#### EXERCISE BRIEF
A word-for-word copy of all entries is required, without images.

#### RECORDS
○ ○ ○

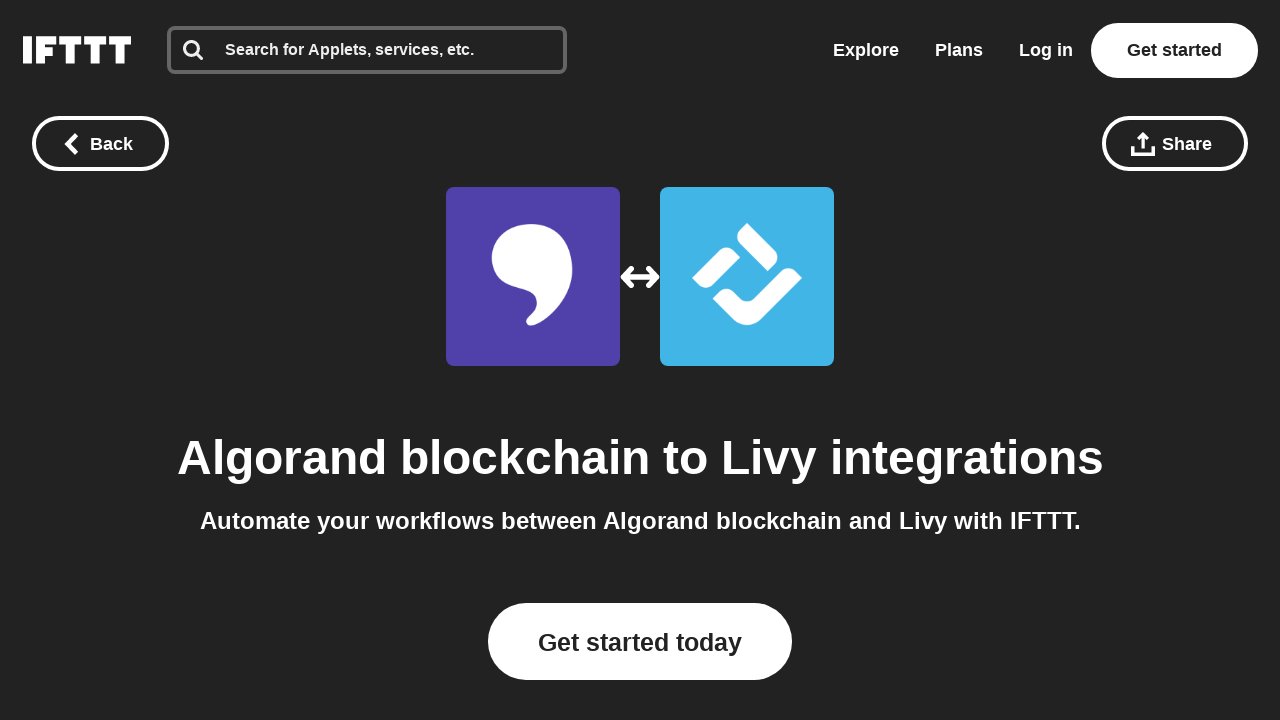

--- FILE ---
content_type: text/javascript
request_url: https://web-assets.ifttt.com/builds/assets/build_automation_dropdown-qn0Ul6Up.js
body_size: 634
content:
import{z as E}from"./header-BFAduAmo.js";const S=async()=>{const i=document.querySelectorAll(".service-dropdown"),p=document.getElementById("create-applet-btn"),{addListener:d,cleanup:g}=E();i.forEach(t=>{const o=t.querySelector(".dropdown-display"),n=t.querySelector(".dropdown-menu");if(!o||!n)return;d(t,"click",e=>{if(e.preventDefault(),e.stopPropagation(),e.target.closest(".dropdown-menu"))return;const a=t.classList.contains("open");i.forEach(c=>{c!==t&&c.classList.contains("open")&&c.classList.remove("open")}),t.classList.toggle("open",!a)}),t.querySelectorAll(".dropdown-item").forEach(e=>{d(e,"click",a=>{a.preventDefault(),a.stopPropagation();const c=o.querySelector(".tqa-text"),f=o.querySelector(".service-icon");if(c&&e instanceof HTMLElement){const s=e.querySelector(".item-text")?.textContent?.trim();s&&(c.textContent=s)}if(f instanceof HTMLElement&&e instanceof HTMLElement){const m=f.querySelector("img");try{const l=JSON.parse(e.dataset.tqa||"{}").service;m&&l?.imageUrl&&(m.src=l.imageUrl,m.alt=l.id||""),l?.brandColor&&(f.style.backgroundColor=`#${l.brandColor}`)}catch(s){console.error("Error parsing TQA data for icon update:",s)}}t.classList.remove("open"),q()})})}),d(document,"click",t=>{t.target.closest(".service-dropdown")||i.forEach(n=>{n.classList.contains("open")&&n.classList.remove("open")})}),d(document,"keydown",t=>{t.key==="Escape"&&i.forEach(n=>{n.classList.contains("open")&&n.classList.remove("open")})});function y(t){if(!t)return null;const n=t.querySelector(".dropdown-display")?.querySelector(".tqa-text")?.textContent?.trim();if(!n)return null;const r=Array.from(t.querySelectorAll(".dropdown-item")).find(e=>e.querySelector(".item-text")?.textContent?.trim()===n);if(!r?.dataset.tqa)return null;try{const e=JSON.parse(r.dataset.tqa);return{type:e.type,full_module_name:e.fullModuleName,name:e.name,service:e.service}}catch(e){return console.error("Error parsing TQA data:",e),null}}function q(){const t=document.querySelector('[data-dropdown="trigger"]'),o=document.querySelector('[data-dropdown="action"]');if(!t||!o||!p)return;const n=y(t),r=y(o);if(n&&r){const e=`template_trigger=${encodeURIComponent(n.full_module_name)}`,u=`template_actions=${encodeURIComponent(r.full_module_name)}`,a=`${p.dataset.appletCreate}?${e}&${u}`;p.href=a}}g.withPageRestore(()=>{S()}),window.addEventListener("beforeunload",g)};export{S as B};
//# sourceMappingURL=build_automation_dropdown-qn0Ul6Up.js.map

○ ○ ○

#### YOUR SOLUTION
--- FILE ---
content_type: text/javascript
request_url: https://web-assets.ifttt.com/builds/assets/build_automation_dropdown-qn0Ul6Up.js
body_size: 634
content:
import{z as E}from"./header-BFAduAmo.js";const S=async()=>{const i=document.querySelectorAll(".service-dropdown"),p=document.getElementById("create-applet-btn"),{addListener:d,cleanup:g}=E();i.forEach(t=>{const o=t.querySelector(".dropdown-display"),n=t.querySelector(".dropdown-menu");if(!o||!n)return;d(t,"click",e=>{if(e.preventDefault(),e.stopPropagation(),e.target.closest(".dropdown-menu"))return;const a=t.classList.contains("open");i.forEach(c=>{c!==t&&c.classList.contains("open")&&c.classList.remove("open")}),t.classList.toggle("open",!a)}),t.querySelectorAll(".dropdown-item").forEach(e=>{d(e,"click",a=>{a.preventDefault(),a.stopPropagation();const c=o.querySelector(".tqa-text"),f=o.querySelector(".service-icon");if(c&&e instanceof HTMLElement){const s=e.querySelector(".item-text")?.textContent?.trim();s&&(c.textContent=s)}if(f instanceof HTMLElement&&e instanceof HTMLElement){const m=f.querySelector("img");try{const l=JSON.parse(e.dataset.tqa||"{}").service;m&&l?.imageUrl&&(m.src=l.imageUrl,m.alt=l.id||""),l?.brandColor&&(f.style.backgroundColor=`#${l.brandColor}`)}catch(s){console.error("Error parsing TQA data for icon update:",s)}}t.classList.remove("open"),q()})})}),d(document,"click",t=>{t.target.closest(".service-dropdown")||i.forEach(n=>{n.classList.contains("open")&&n.classList.remove("open")})}),d(document,"keydown",t=>{t.key==="Escape"&&i.forEach(n=>{n.classList.contains("open")&&n.classList.remove("open")})});function y(t){if(!t)return null;const n=t.querySelector(".dropdown-display")?.querySelector(".tqa-text")?.textContent?.trim();if(!n)return null;const r=Array.from(t.querySelectorAll(".dropdown-item")).find(e=>e.querySelector(".item-text")?.textContent?.trim()===n);if(!r?.dataset.tqa)return null;try{const e=JSON.parse(r.dataset.tqa);return{type:e.type,full_module_name:e.fullModuleName,name:e.name,service:e.service}}catch(e){return console.error("Error parsing TQA data:",e),null}}function q(){const t=document.querySelector('[data-dropdown="trigger"]'),o=document.querySelector('[data-dropdown="action"]');if(!t||!o||!p)return;const n=y(t),r=y(o);if(n&&r){const e=`template_trigger=${encodeURIComponent(n.full_module_name)}`,u=`template_actions=${encodeURIComponent(r.full_module_name)}`,a=`${p.dataset.appletCreate}?${e}&${u}`;p.href=a}}g.withPageRestore(()=>{S()}),window.addEventListener("beforeunload",g)};export{S as B};
//# sourceMappingURL=build_automation_dropdown-qn0Ul6Up.js.map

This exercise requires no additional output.